THE TASK:
Omitting all pictures, retype the entries below exactly as given.

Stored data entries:
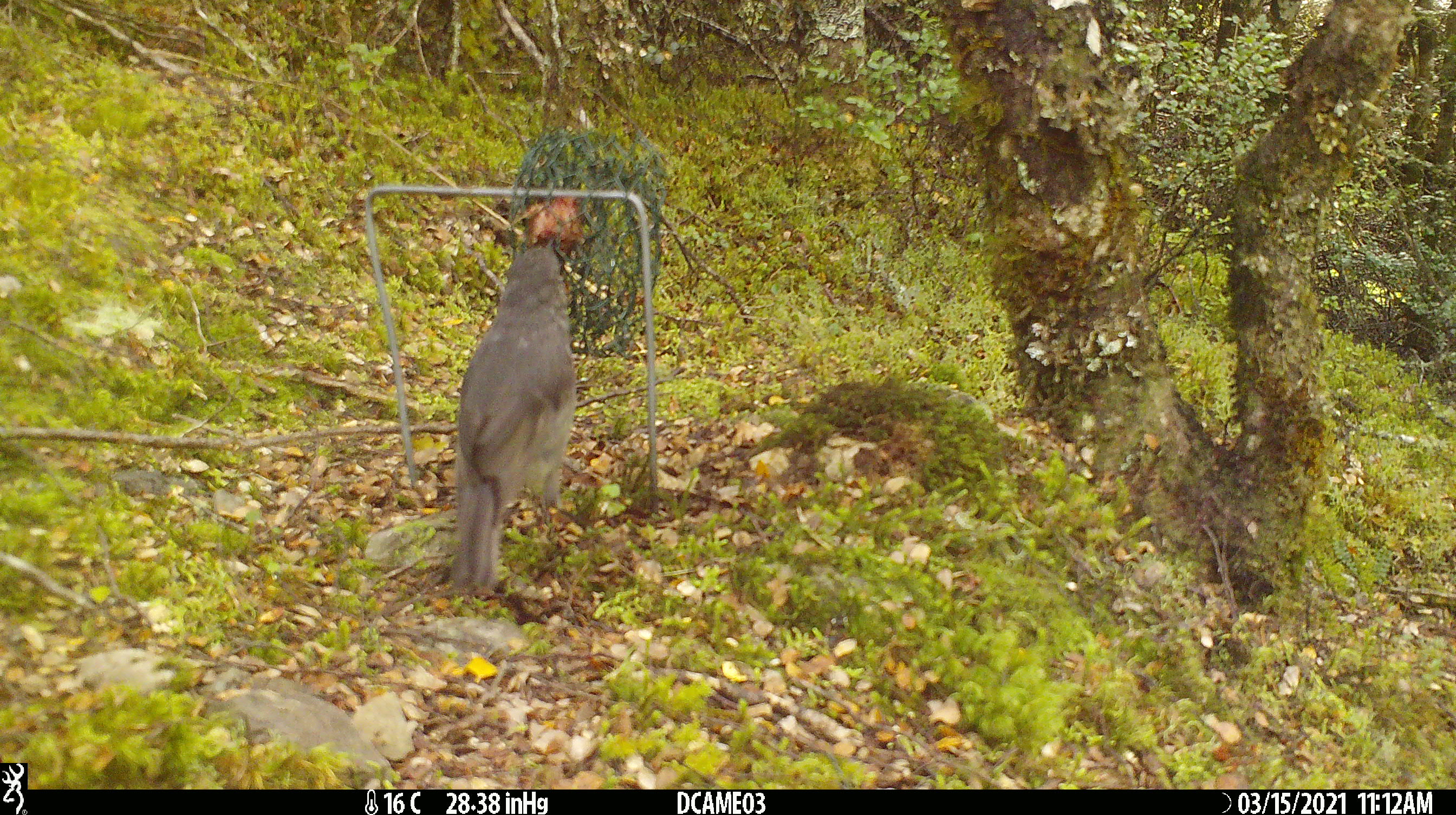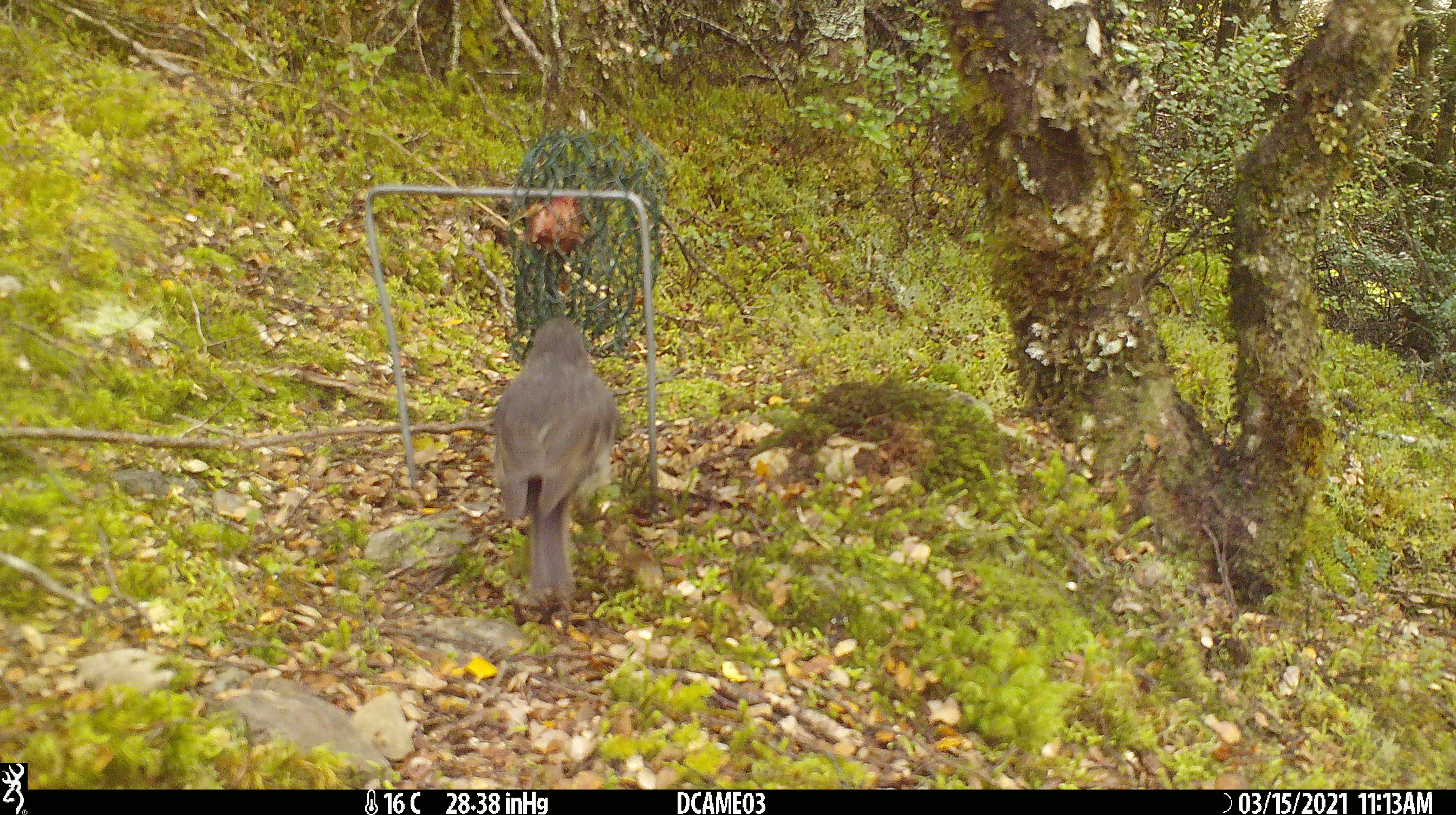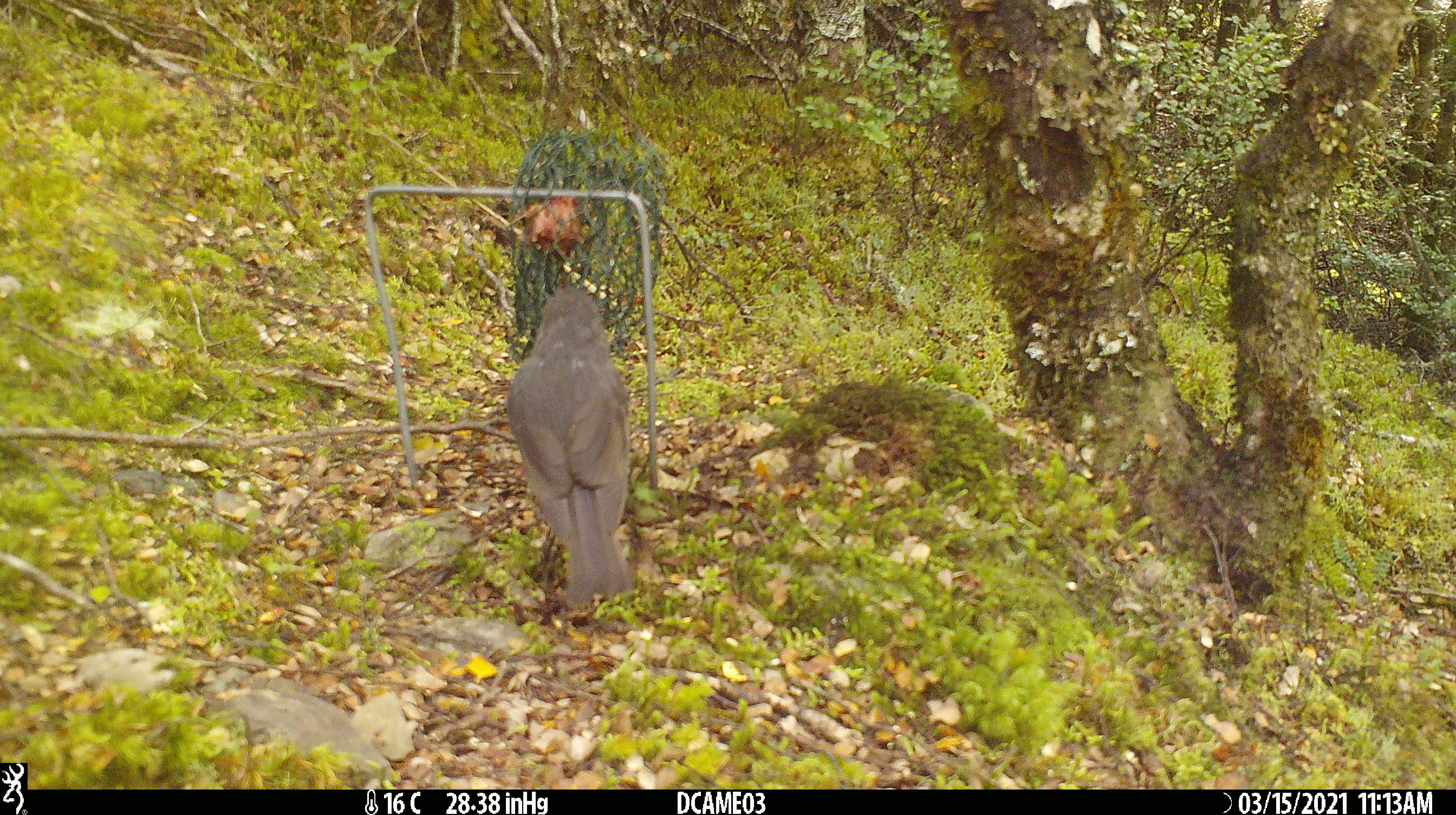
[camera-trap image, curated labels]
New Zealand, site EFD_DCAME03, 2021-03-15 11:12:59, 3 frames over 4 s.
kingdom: Animalia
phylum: Chordata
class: Aves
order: Passeriformes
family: Petroicidae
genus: Petroica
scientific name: Petroica australis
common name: new zealand robin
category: robin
Robin (new zealand robin) (Petroica australis).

PROBLEM SOLUTION:
[camera-trap image, curated labels]
New Zealand, site EFD_DCAME03, 2021-03-15 11:12:59, 3 frames over 4 s.
kingdom: Animalia
phylum: Chordata
class: Aves
order: Passeriformes
family: Petroicidae
genus: Petroica
scientific name: Petroica australis
common name: new zealand robin
category: robin
Robin (new zealand robin) (Petroica australis).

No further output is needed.